The Wnt/β-catenin signaling pathway plays an important role in regulating cell proliferation and differentiation; thus, we investigated whether the Wnt/β-catenin signaling pathway participated in the 5-Aza-induced myogenic differentiation of hAMCs. The results showed (Figure 3(a)) that compared with the control group, the expression of GSK3β was decreased in the hAMCs subject to 5-Aza treatment, while the expression of ps9-GSK3β was increased, and the expression of GSK3β and ps9-GSK3β was correlated with the concentration of 5-Aza. The difference between the expression of GSK3β and ps9-GSK3β in 5-μM 5-Aza-treated hAMCs and the control group was not statistically significant, while the expression of GSK3β and ps9-GSK3β in the 10-μM 5-Aza treatment group was significantly higher than that in normal hAMCs. Interestingly, the difference between 50- and 10-μM 5-Aza-treated groups was not statistically significant. There was a positive correlation between the expression of β-catenin and the concentration of 5-Aza. We found that the expression of β-catenin was significantly increased in the 10-μM 5-Aza group compared with the control group, while there was no statistically significant difference in the expression of β-catenin in the 50-μM group compared with that in the 10-μM 5-Aza group.

Figure 3.

Myogenic differentiation of hAMCs induced by 5-Aza was associated with the activation of the Wnt/β-catenin signaling pathway. (a) Western blot results of GSK3β, ps9-GSK3β, and β-catenin and their semiquantitative results of hAMCs inducted with different concentrations 5-Aza for 24 h, GAPDH was termed as an internal reference. *p < 0.05, **p < 0.01, ***p < 0.001, ****p < 0.0001. (b) Western blot results of MyoD, desmin, and β-catenin and their semiquantitative results after 24-h induction of hAMCs with 10-μM 5-Aza or with ICG001 inhibitor, GAPDH was termed as an internal reference. (c) Immunofluorescence of β-catenin of hAMCs, cells were inducted by 10-μM 5-Aza or with ICG001 for 24 h. Bar = 50 μm.
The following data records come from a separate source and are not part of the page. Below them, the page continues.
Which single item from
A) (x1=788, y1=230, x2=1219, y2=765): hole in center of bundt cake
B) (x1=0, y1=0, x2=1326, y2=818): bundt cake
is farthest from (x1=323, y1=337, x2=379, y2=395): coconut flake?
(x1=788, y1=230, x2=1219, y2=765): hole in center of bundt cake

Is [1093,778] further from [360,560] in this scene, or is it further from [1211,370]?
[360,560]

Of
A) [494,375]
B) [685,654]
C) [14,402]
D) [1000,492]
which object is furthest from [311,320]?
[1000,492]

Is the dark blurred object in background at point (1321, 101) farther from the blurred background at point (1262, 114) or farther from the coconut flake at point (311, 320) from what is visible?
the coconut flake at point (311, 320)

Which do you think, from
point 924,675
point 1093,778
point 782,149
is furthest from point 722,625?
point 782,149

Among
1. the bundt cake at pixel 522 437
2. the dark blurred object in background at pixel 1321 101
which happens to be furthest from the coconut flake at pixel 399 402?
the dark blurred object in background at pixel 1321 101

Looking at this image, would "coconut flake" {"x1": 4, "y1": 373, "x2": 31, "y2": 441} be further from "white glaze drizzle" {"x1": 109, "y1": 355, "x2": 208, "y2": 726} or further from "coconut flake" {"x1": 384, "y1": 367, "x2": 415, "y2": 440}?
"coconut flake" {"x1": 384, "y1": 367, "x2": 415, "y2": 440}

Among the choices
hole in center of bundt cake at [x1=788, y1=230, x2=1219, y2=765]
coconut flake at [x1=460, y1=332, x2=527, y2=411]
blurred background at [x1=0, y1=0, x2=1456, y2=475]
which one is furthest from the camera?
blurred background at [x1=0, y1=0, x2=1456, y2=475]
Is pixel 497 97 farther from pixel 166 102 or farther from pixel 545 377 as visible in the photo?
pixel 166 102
We also examined changes in the myogenic differentiation of hAMCs treated with 5-Aza after suppression of the Wnt/β-catenin signaling pathway. The results showed (Figure 3(b)) that the expression of MyoD and desmin in hAMCs treated with 10 μM of 5-Aza was significantly decreased after the hAMCs were exposed to the Wnt/β-catenin signaling pathway–specific inhibitor ICG001. We also observed that ICG001 significantly decreased the expression of β-catenin, indicating that ICG001 is effective in inhibiting the Wnt/β-catenin signaling pathway. Immunofluorescence staining showed (Figure 3(c)) that 5-Aza induction significantly increased the expression of β-catenin in hAMCs, resulting in an increase in β-catenin entering the nucleus, and ICG001 inhibited this positive effect. According to these results, we believe that the Wnt/β-catenin signaling pathway participated in the regulation of myogenic differentiation of hAMCs induced by 5-Aza.

The effect of hAMCs on VML

To facilitate the colonization of hAMCs within the TA muscle defect, we used GelMA gel, which can be photocoagulated at room temperature and is very convenient to use, as a delivery vehicle for the cells (Figure 4(a)). We implanted the hAMCs in a 5% GelMA gel and observed that the hAMCs clustered into a block, and the cell morphology did not change significantly compared with that of normal hAMCs (Figure 4(b)). To detect the cytocompatibility of the GelMA gel, we performed live dead cell staining in hAMCs cultured on GelMA gel for 5 days; the results showed that cell viability was not significantly affected (Figure 4(c)), and the results of the immunofluorescence staining of desmin and MyoD (Figure 4(d)) showed that the induction of the myogenic differentiation of hAMCs by 5-Aza was not affected by GelMA gel.

Figure 4.

Effect on hAMCs’ morphology and myogenic differentiation of GelMA gel. (a) Photocoagulation characteristics of GelMA gel at room temperature. (b) hAMCs (P3) cultured on common culture dish and GelMA gel, no significantly difference of cell morphology was observed compared with that of normal hAMCs. Bar = 50 μm. (c) Live dead cell staining of hAMCs cultured on GelMA gel for 5 days, white arrows indicate dead cells, cellular activity was not affected by GelMA gel significantly. Bar = 50 μm. (d) Immunofluorescence staining of desmin and MyoD of hAMCs, cells were inducted by 10-μM 5-Aza on GelMA gel for 24 h. Bar = 100 μm.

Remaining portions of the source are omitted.